## Passage
○ ○ ○

The per-instance limbo supervision for fence-surviving key servers
(design §8, implementation.md §7 fence modes): a DynamicSupervisor plus
the Fief.Key.Limbo.Tracker that manages it, supervised at the instance
root via Fief.Vnode.instance_children/1 (M7 Decision — previously an
unlinked island). The root is rest_for_one and the limbo is its first
child, so it survives crash-restarts of every kernel child (a crashed
Fief.Node fences the node — exactly when :continue survivors must keep
living) and dies only with the instance. The fence kill itself never
reaches here: it tears down agent link trees under Fief.Vnode.Manager.
Servers whose key module declares on_fence: :continue | :callback live
here from birth (Decision, M6): a running process cannot be re-parented
out of a DynamicSupervisor, and a supervisor terminates its children
gracefully even when its own parent is brutally killed — so
detach-at-fence is unimplementable, and placement at start is the honest
mechanism. The impl still holds the monitors and the key→pid map; normal
freeze/retire semantics are unchanged (servers stop themselves inside
extract_state/1 regardless of who supervises them).

○ ○ ○

## Given entries
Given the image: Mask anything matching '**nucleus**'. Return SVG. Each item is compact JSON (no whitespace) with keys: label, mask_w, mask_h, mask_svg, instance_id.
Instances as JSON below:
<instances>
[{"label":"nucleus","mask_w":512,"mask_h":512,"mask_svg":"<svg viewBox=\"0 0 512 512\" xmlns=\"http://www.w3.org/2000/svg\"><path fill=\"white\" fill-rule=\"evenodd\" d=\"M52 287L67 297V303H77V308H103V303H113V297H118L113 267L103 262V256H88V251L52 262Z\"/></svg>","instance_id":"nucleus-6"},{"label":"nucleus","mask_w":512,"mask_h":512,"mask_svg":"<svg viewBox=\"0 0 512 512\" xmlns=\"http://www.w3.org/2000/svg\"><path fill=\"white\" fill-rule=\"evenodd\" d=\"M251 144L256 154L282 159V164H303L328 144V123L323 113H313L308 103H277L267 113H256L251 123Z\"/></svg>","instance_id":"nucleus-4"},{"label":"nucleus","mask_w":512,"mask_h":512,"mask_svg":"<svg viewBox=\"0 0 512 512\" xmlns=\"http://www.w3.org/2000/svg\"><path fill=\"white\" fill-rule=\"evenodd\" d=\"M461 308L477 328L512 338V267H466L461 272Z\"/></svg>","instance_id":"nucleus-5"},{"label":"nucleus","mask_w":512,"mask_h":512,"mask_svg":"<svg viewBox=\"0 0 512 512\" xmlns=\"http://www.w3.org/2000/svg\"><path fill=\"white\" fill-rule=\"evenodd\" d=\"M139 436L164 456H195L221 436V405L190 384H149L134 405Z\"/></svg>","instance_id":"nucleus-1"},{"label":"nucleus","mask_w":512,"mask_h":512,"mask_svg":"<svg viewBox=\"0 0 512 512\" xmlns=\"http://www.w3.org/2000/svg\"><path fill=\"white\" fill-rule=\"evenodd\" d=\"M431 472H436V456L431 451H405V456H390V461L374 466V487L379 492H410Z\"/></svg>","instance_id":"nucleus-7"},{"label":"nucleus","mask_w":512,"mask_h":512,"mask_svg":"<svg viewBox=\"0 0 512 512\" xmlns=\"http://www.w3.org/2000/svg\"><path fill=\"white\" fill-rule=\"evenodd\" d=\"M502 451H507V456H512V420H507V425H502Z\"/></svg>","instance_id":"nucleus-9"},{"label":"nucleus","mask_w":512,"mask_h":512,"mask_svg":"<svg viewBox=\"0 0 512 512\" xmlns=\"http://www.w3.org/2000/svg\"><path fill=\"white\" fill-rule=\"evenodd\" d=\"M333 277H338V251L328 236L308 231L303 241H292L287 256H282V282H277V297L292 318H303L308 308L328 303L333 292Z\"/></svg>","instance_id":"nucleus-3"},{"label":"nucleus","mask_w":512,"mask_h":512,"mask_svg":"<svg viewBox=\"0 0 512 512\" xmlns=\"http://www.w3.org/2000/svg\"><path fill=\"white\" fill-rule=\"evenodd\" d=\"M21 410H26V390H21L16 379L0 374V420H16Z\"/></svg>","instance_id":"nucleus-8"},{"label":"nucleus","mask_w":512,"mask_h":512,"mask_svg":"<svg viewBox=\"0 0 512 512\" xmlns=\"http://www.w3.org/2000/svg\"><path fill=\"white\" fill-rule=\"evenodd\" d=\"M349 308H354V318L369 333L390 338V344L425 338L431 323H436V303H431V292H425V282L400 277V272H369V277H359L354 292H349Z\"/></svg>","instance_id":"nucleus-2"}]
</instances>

○ ○ ○

## What is required
Decide whether each statement agrees with the text on limbo supervision, answering yes or no and quoting the words from that text that settle it. 1. The limbo is the first child of the instance root. 2. Servers with on_fence: :continue are moved into the limbo when the fence happens. 3. The fence kill tears down agent link trees under Fief.Vnode.Manager. The data above come from a different source than the text.

## Expected output
1. Yes: "the limbo is its first child"
2. No: "live here from birth"
3. Yes: "it tears down agent link trees under Fief.Vnode.Manager"